- **PAGE**
In light of recent burkini bans, the French prime minister addresses us with soundbites that resonate with the affaire du foulard of 1989 and means of suppression practiced until this very day.

He describes burkinis as "enslavement" while stating that, "condemning the burkini in no way questions individual liberties."

In agreement, the mayor of Nice claims that the religious freedom to wear the burkini 'undermines' French secular values. And oddly enough, social media has risen to the defence, claiming that local police are, "just doing their job."

As the highest ruling court in France overturns the ban, the spotlight of public opinion goes with it.

The battle seems to be over, but attacks on freedom are untouched. With this proclaimed victory, we are led to believe we have progressed.

However, before women can decide what to wear, we – men – need to decide what to think.

Although this may be patriarchal by nature, what is intended by mass media and legislation is to deter from ideological roots. Masking the art of coercion in deterrence is common for practices that maintain the status quo when ideologies collide.

- **MATERIAL FOR THE TASK**
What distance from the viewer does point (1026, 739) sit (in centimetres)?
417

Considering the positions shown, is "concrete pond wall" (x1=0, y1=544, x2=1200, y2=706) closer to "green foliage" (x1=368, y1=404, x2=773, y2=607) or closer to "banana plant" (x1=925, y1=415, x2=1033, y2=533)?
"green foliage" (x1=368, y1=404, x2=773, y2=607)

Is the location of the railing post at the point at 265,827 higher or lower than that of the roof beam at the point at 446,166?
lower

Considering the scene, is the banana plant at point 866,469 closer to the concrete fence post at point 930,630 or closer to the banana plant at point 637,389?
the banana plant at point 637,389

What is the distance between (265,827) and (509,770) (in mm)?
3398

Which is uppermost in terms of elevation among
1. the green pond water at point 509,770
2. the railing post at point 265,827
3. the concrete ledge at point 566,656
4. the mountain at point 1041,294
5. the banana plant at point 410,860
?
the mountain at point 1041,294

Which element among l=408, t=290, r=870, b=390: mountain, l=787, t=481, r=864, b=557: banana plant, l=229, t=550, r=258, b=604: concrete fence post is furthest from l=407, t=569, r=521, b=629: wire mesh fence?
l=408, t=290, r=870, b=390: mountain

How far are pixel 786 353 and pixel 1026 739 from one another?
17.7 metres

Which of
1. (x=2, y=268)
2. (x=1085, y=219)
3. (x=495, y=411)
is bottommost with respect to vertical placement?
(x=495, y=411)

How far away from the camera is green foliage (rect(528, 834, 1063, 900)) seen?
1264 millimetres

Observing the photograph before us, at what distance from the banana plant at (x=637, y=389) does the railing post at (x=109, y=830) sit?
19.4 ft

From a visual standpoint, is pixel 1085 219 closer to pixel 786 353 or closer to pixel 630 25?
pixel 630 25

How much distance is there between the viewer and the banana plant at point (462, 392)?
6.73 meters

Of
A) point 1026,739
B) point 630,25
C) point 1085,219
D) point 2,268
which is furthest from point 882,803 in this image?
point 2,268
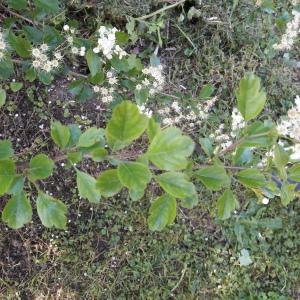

- **PROBLEMS**
- a) Return the stretch from "He describes burkinis" through "what to think." in the text about burkini bans, copied word for word.
- b) Switch "railing post" to "handrail post" throughout the listing, keeping everything else the same. Leave the pictures out of your answer.
The listing has no connection to the text about burkini bans.

- **ANSWER SET**
- a)
He describes burkinis as "enslavement" while stating that, "condemning the burkini in no way questions individual liberties."

In agreement, the mayor of Nice claims that the religious freedom to wear the burkini 'undermines' French secular values. And oddly enough, social media has risen to the defence, claiming that local police are, "just doing their job."

As the highest ruling court in France overturns the ban, the spotlight of public opinion goes with it.

The battle seems to be over, but attacks on freedom are untouched. With this proclaimed victory, we are led to believe we have progressed.

However, before women can decide what to wear, we – men – need to decide what to think.

- b)
What distance from the viewer does point (1026, 739) sit (in centimetres)?
417

Considering the positions shown, is "concrete pond wall" (x1=0, y1=544, x2=1200, y2=706) closer to "green foliage" (x1=368, y1=404, x2=773, y2=607) or closer to "banana plant" (x1=925, y1=415, x2=1033, y2=533)?
"green foliage" (x1=368, y1=404, x2=773, y2=607)

Is the location of the handrail post at the point at 265,827 higher or lower than that of the roof beam at the point at 446,166?
lower

Considering the scene, is the banana plant at point 866,469 closer to the concrete fence post at point 930,630 or closer to the banana plant at point 637,389?
the banana plant at point 637,389

What is the distance between (265,827) and (509,770) (in mm)?
3398

Which is uppermost in terms of elevation among
1. the green pond water at point 509,770
2. the handrail post at point 265,827
3. the concrete ledge at point 566,656
4. the mountain at point 1041,294
5. the banana plant at point 410,860
?
the mountain at point 1041,294

Which element among l=408, t=290, r=870, b=390: mountain, l=787, t=481, r=864, b=557: banana plant, l=229, t=550, r=258, b=604: concrete fence post is furthest from l=407, t=569, r=521, b=629: wire mesh fence?
l=408, t=290, r=870, b=390: mountain

How far are pixel 786 353 and pixel 1026 739 from one another?
17.7 metres

Which of
1. (x=2, y=268)
2. (x=1085, y=219)
3. (x=495, y=411)
is bottommost with respect to vertical placement?
(x=495, y=411)

How far away from the camera is green foliage (rect(528, 834, 1063, 900)) seen?
1264 millimetres

Observing the photograph before us, at what distance from the banana plant at (x=637, y=389) does the handrail post at (x=109, y=830) sit?
19.4 ft

From a visual standpoint, is pixel 1085 219 closer to pixel 786 353 or closer to pixel 630 25?
pixel 630 25

How much distance is there between the viewer and the banana plant at point (462, 392)?
6.73 meters

Of
A) point 1026,739
B) point 630,25
C) point 1085,219
D) point 2,268
which is furthest from point 882,803 in this image?
point 2,268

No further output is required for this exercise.